- _Record excerpts_

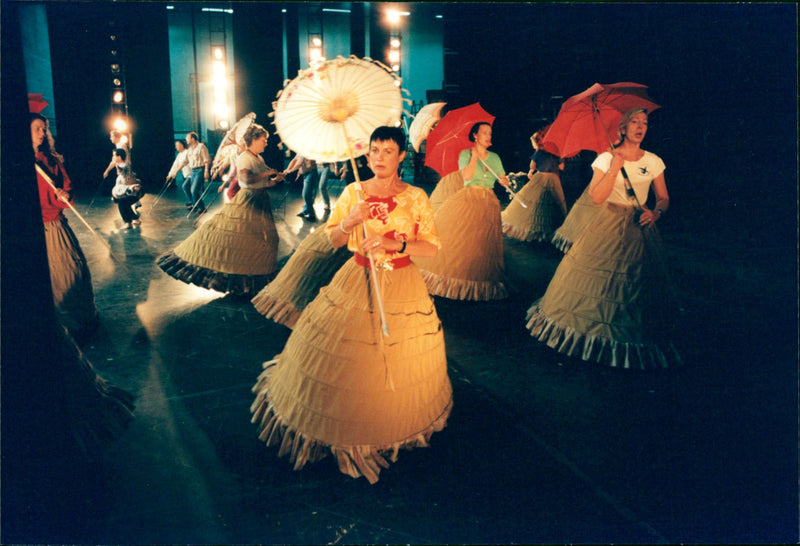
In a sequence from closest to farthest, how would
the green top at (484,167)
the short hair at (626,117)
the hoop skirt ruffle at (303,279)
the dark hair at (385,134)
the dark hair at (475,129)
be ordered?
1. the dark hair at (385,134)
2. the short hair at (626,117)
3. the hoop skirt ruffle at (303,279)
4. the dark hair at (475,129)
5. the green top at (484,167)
==
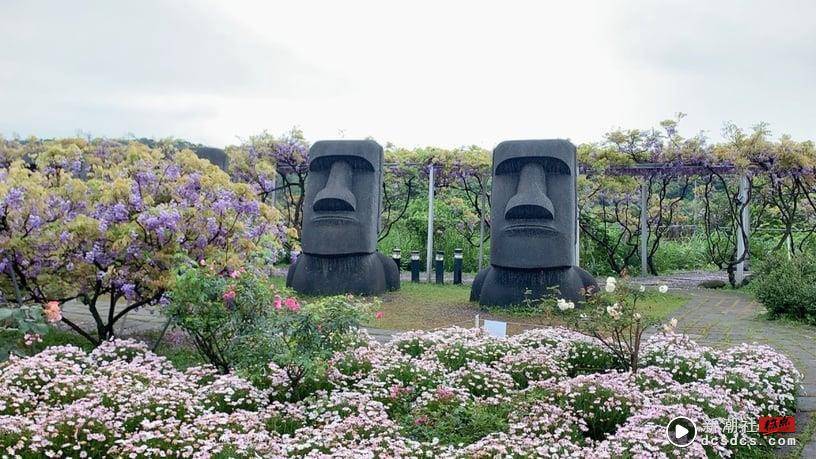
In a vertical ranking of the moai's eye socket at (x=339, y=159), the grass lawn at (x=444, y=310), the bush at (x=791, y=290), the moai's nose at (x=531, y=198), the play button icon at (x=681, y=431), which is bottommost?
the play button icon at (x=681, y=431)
---
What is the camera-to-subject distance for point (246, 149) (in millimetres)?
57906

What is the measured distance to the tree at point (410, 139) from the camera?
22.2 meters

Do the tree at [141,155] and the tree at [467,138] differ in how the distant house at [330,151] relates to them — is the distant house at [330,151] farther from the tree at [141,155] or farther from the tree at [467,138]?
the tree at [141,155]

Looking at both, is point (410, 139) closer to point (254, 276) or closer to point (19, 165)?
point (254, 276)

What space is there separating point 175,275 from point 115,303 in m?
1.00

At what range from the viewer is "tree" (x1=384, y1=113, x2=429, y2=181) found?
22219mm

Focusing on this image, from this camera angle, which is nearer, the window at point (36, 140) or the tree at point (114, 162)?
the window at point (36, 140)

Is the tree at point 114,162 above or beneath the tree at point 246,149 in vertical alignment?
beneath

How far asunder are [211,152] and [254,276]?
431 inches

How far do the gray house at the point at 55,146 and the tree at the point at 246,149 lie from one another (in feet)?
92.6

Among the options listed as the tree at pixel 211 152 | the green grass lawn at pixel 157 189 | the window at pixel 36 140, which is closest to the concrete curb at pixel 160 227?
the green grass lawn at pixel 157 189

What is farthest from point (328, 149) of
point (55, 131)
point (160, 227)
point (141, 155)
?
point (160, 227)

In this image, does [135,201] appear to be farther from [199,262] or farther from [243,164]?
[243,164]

- _Exercise_
Transcribe everything from the line containing "What is the measured" down to the line containing "22.2 meters", both included, with no changes.

- _Complete output_
What is the measured distance to the tree at point (410, 139) from the camera?
22.2 meters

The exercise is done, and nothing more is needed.